If the parent entity reports under the International Financial Reporting Standards (IFRS), it must report in the financial statements of all Pillar 2 GloBE qualifying entities within the group. US GAAP, has no requirement for Pillar 2 GloBE disclosures for 2023. In contrast, European Union-based entities reporting under French and German Generally Accepted Accounting Principles (GAAP), and all other GAAP based on IFRS such as Mexico, will have to report for all entities. At the same time, counterparts using UK GAAP will be subject to a much lighter approach to Pillar 2 GloBE disclosures where entities do not need to report if there is disclosure in the group accounts.  

What if an entity is based in a low-taxed jurisdiction? 

The UK, EU and other jurisdictions will start to collect tax from subsidiaries based in a low-tax jurisdiction under the Income Inclusion Rule (IIR) in 2024. Other jurisdictions have announced they will follow in 2025. From 2025, the UK, EU and other early adopter jurisdictions will also collect tax from any other low-taxed jurisdiction in the group, whether it is a subsidiary or not. Other countries will follow in 2026. 

What impact does the amendment to International Accounting Standards (IAS) 12 have on disclosures? 

Following concerns raised by stakeholders about accounting consequences arising from a current and deferred tax perspective, IAS 12 Income Tax was amended on 23 May 2023 to introduce an exception to the requirement to measure and recognise deferred tax on temporary differences arising from Pillar 2 tax legislation. Under IAS 12  disclosure is required in all affected entity accounts prepared under IFRS. Under FRS 101 or FRS 102, the disclosure is only required at entity level if there is not a group disclosure that contains the same information. 

Despite this welcome deferred tax relief, entities cannot disregard Pillar 2 in their financial statements. The amendment introduces new disclosure requirements in financial statements for annual reporting periods beginning on or after 1 January 2023, so processes must be implemented to capture the relevant information.  
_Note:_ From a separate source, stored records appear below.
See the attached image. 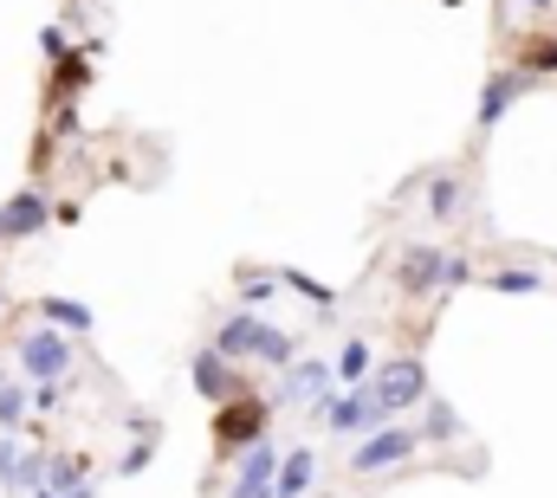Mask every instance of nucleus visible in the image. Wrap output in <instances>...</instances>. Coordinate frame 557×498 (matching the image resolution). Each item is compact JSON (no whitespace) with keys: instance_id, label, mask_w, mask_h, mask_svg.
Masks as SVG:
<instances>
[{"instance_id":"f257e3e1","label":"nucleus","mask_w":557,"mask_h":498,"mask_svg":"<svg viewBox=\"0 0 557 498\" xmlns=\"http://www.w3.org/2000/svg\"><path fill=\"white\" fill-rule=\"evenodd\" d=\"M208 344H214L221 357L247 363V370H292V363H298V337H292L285 324L253 318V311H234V318H221V331H214Z\"/></svg>"},{"instance_id":"f03ea898","label":"nucleus","mask_w":557,"mask_h":498,"mask_svg":"<svg viewBox=\"0 0 557 498\" xmlns=\"http://www.w3.org/2000/svg\"><path fill=\"white\" fill-rule=\"evenodd\" d=\"M267 427H273V395H260V388H247V395H234V401H221L214 408V453H247V447H260L267 440Z\"/></svg>"},{"instance_id":"7ed1b4c3","label":"nucleus","mask_w":557,"mask_h":498,"mask_svg":"<svg viewBox=\"0 0 557 498\" xmlns=\"http://www.w3.org/2000/svg\"><path fill=\"white\" fill-rule=\"evenodd\" d=\"M421 447V427H396V421H383L376 434H363L357 447H350V480H370V473H389V466H409Z\"/></svg>"},{"instance_id":"20e7f679","label":"nucleus","mask_w":557,"mask_h":498,"mask_svg":"<svg viewBox=\"0 0 557 498\" xmlns=\"http://www.w3.org/2000/svg\"><path fill=\"white\" fill-rule=\"evenodd\" d=\"M370 395L383 401V414H389V421H396V414H409V408H421V401H428V363H421V357H389V363H376Z\"/></svg>"},{"instance_id":"39448f33","label":"nucleus","mask_w":557,"mask_h":498,"mask_svg":"<svg viewBox=\"0 0 557 498\" xmlns=\"http://www.w3.org/2000/svg\"><path fill=\"white\" fill-rule=\"evenodd\" d=\"M13 357H20V375H26V382H65V375H72V344H65V331L46 324V318L20 337Z\"/></svg>"},{"instance_id":"423d86ee","label":"nucleus","mask_w":557,"mask_h":498,"mask_svg":"<svg viewBox=\"0 0 557 498\" xmlns=\"http://www.w3.org/2000/svg\"><path fill=\"white\" fill-rule=\"evenodd\" d=\"M188 382H195V395L208 401V408H221V401H234V395H247L253 388V370L247 363H234V357H221L214 344L188 363Z\"/></svg>"},{"instance_id":"0eeeda50","label":"nucleus","mask_w":557,"mask_h":498,"mask_svg":"<svg viewBox=\"0 0 557 498\" xmlns=\"http://www.w3.org/2000/svg\"><path fill=\"white\" fill-rule=\"evenodd\" d=\"M383 421H389V414H383V401L370 395V382H363V388H337L331 408H324V427L344 434V440H363V434H376Z\"/></svg>"},{"instance_id":"6e6552de","label":"nucleus","mask_w":557,"mask_h":498,"mask_svg":"<svg viewBox=\"0 0 557 498\" xmlns=\"http://www.w3.org/2000/svg\"><path fill=\"white\" fill-rule=\"evenodd\" d=\"M331 395H337V370H331V363H318V357H305V363H292V370H285V382H278L273 401H305V408L324 421Z\"/></svg>"},{"instance_id":"1a4fd4ad","label":"nucleus","mask_w":557,"mask_h":498,"mask_svg":"<svg viewBox=\"0 0 557 498\" xmlns=\"http://www.w3.org/2000/svg\"><path fill=\"white\" fill-rule=\"evenodd\" d=\"M532 85H539V78H525L519 65H499V72H486V85H480V117H473V124H480V129L506 124V111H512V104H519Z\"/></svg>"},{"instance_id":"9d476101","label":"nucleus","mask_w":557,"mask_h":498,"mask_svg":"<svg viewBox=\"0 0 557 498\" xmlns=\"http://www.w3.org/2000/svg\"><path fill=\"white\" fill-rule=\"evenodd\" d=\"M52 227V201L39 188H20L13 201H0V240H33Z\"/></svg>"},{"instance_id":"9b49d317","label":"nucleus","mask_w":557,"mask_h":498,"mask_svg":"<svg viewBox=\"0 0 557 498\" xmlns=\"http://www.w3.org/2000/svg\"><path fill=\"white\" fill-rule=\"evenodd\" d=\"M91 85H98L91 46H72V52H59V59H52V72H46V98H52V104L78 98V91H91Z\"/></svg>"},{"instance_id":"f8f14e48","label":"nucleus","mask_w":557,"mask_h":498,"mask_svg":"<svg viewBox=\"0 0 557 498\" xmlns=\"http://www.w3.org/2000/svg\"><path fill=\"white\" fill-rule=\"evenodd\" d=\"M441 272H447V252L441 247H403V259H396V285L409 298H428L441 285Z\"/></svg>"},{"instance_id":"ddd939ff","label":"nucleus","mask_w":557,"mask_h":498,"mask_svg":"<svg viewBox=\"0 0 557 498\" xmlns=\"http://www.w3.org/2000/svg\"><path fill=\"white\" fill-rule=\"evenodd\" d=\"M273 480H278V453H273V440H260V447L240 453V473H234V493L227 498H273Z\"/></svg>"},{"instance_id":"4468645a","label":"nucleus","mask_w":557,"mask_h":498,"mask_svg":"<svg viewBox=\"0 0 557 498\" xmlns=\"http://www.w3.org/2000/svg\"><path fill=\"white\" fill-rule=\"evenodd\" d=\"M460 208H467V182H460V169H434V175H428V221H434V227H454Z\"/></svg>"},{"instance_id":"2eb2a0df","label":"nucleus","mask_w":557,"mask_h":498,"mask_svg":"<svg viewBox=\"0 0 557 498\" xmlns=\"http://www.w3.org/2000/svg\"><path fill=\"white\" fill-rule=\"evenodd\" d=\"M33 311H39L46 324H59L65 337H85V331H98V311H91L85 298H59V291H46V298H39Z\"/></svg>"},{"instance_id":"dca6fc26","label":"nucleus","mask_w":557,"mask_h":498,"mask_svg":"<svg viewBox=\"0 0 557 498\" xmlns=\"http://www.w3.org/2000/svg\"><path fill=\"white\" fill-rule=\"evenodd\" d=\"M311 486H318V453H311V447H292V453L278 460L273 498H305Z\"/></svg>"},{"instance_id":"f3484780","label":"nucleus","mask_w":557,"mask_h":498,"mask_svg":"<svg viewBox=\"0 0 557 498\" xmlns=\"http://www.w3.org/2000/svg\"><path fill=\"white\" fill-rule=\"evenodd\" d=\"M512 65H519L525 78H557V33H525V39L512 46Z\"/></svg>"},{"instance_id":"a211bd4d","label":"nucleus","mask_w":557,"mask_h":498,"mask_svg":"<svg viewBox=\"0 0 557 498\" xmlns=\"http://www.w3.org/2000/svg\"><path fill=\"white\" fill-rule=\"evenodd\" d=\"M331 370H337V388H363V382L376 375V350H370L363 337H350V344L337 350V363H331Z\"/></svg>"},{"instance_id":"6ab92c4d","label":"nucleus","mask_w":557,"mask_h":498,"mask_svg":"<svg viewBox=\"0 0 557 498\" xmlns=\"http://www.w3.org/2000/svg\"><path fill=\"white\" fill-rule=\"evenodd\" d=\"M486 291H499V298H532V291H545V272H532V265H499V272H486Z\"/></svg>"},{"instance_id":"aec40b11","label":"nucleus","mask_w":557,"mask_h":498,"mask_svg":"<svg viewBox=\"0 0 557 498\" xmlns=\"http://www.w3.org/2000/svg\"><path fill=\"white\" fill-rule=\"evenodd\" d=\"M421 408H428V421H421V440H434V447H447V440H460V434H467V427H460V414H454V408H447L441 395H428Z\"/></svg>"},{"instance_id":"412c9836","label":"nucleus","mask_w":557,"mask_h":498,"mask_svg":"<svg viewBox=\"0 0 557 498\" xmlns=\"http://www.w3.org/2000/svg\"><path fill=\"white\" fill-rule=\"evenodd\" d=\"M26 401H33V388L13 382V375H0V434H20L26 427Z\"/></svg>"},{"instance_id":"4be33fe9","label":"nucleus","mask_w":557,"mask_h":498,"mask_svg":"<svg viewBox=\"0 0 557 498\" xmlns=\"http://www.w3.org/2000/svg\"><path fill=\"white\" fill-rule=\"evenodd\" d=\"M234 291H240V304H247V311H260V304H273L285 285H278V272H253V265H247V272L234 278Z\"/></svg>"},{"instance_id":"5701e85b","label":"nucleus","mask_w":557,"mask_h":498,"mask_svg":"<svg viewBox=\"0 0 557 498\" xmlns=\"http://www.w3.org/2000/svg\"><path fill=\"white\" fill-rule=\"evenodd\" d=\"M278 285H285V291H298V298H311V304H324V311L337 304V291H331V285H318V278H305V272H292V265L278 272Z\"/></svg>"},{"instance_id":"b1692460","label":"nucleus","mask_w":557,"mask_h":498,"mask_svg":"<svg viewBox=\"0 0 557 498\" xmlns=\"http://www.w3.org/2000/svg\"><path fill=\"white\" fill-rule=\"evenodd\" d=\"M460 285H473V259H460V252H447V272H441V291H460Z\"/></svg>"},{"instance_id":"393cba45","label":"nucleus","mask_w":557,"mask_h":498,"mask_svg":"<svg viewBox=\"0 0 557 498\" xmlns=\"http://www.w3.org/2000/svg\"><path fill=\"white\" fill-rule=\"evenodd\" d=\"M52 136H78V98L52 104Z\"/></svg>"},{"instance_id":"a878e982","label":"nucleus","mask_w":557,"mask_h":498,"mask_svg":"<svg viewBox=\"0 0 557 498\" xmlns=\"http://www.w3.org/2000/svg\"><path fill=\"white\" fill-rule=\"evenodd\" d=\"M39 52H46V59L72 52V33H65V26H39Z\"/></svg>"},{"instance_id":"bb28decb","label":"nucleus","mask_w":557,"mask_h":498,"mask_svg":"<svg viewBox=\"0 0 557 498\" xmlns=\"http://www.w3.org/2000/svg\"><path fill=\"white\" fill-rule=\"evenodd\" d=\"M557 0H499V13H552Z\"/></svg>"},{"instance_id":"cd10ccee","label":"nucleus","mask_w":557,"mask_h":498,"mask_svg":"<svg viewBox=\"0 0 557 498\" xmlns=\"http://www.w3.org/2000/svg\"><path fill=\"white\" fill-rule=\"evenodd\" d=\"M78 214H85L78 201H59V208H52V227H78Z\"/></svg>"}]
</instances>
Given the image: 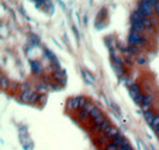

What steps do I need to take now? 

There are a number of steps that affected groups will need to go through as they prepare to sign off their group accounts and, potentially, their entity accounts as well. 

  1. Decide how much information to disclose,  
  1. Pass this information through accounting technical groups,  
  1. Develop procedures for calculating impacts of top-up tax in each relevant location  
  1. Agree the approach with auditors 
  1. Produce audit evidence to back up any disclosures in the accounts 

Finally, although the first Pillar 2 GloBE tax return may not be due until June 2026, the reporting requirements and need to understand the impacts of Pillar 2 GloBE internally and explain these to the markets is much closer than expected. Getting up to speed with developments and acting now will help reduce the challenges organisations will inevitably face.